Entries about spatial positioning
---
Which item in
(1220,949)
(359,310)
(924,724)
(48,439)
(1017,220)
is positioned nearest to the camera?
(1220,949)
---
■ WRITTEN TASK
Count how many lines of the records above contain the string "nearest". Case matters, and the reply should be only the number.

■ RESULT FOR THIS TASK
1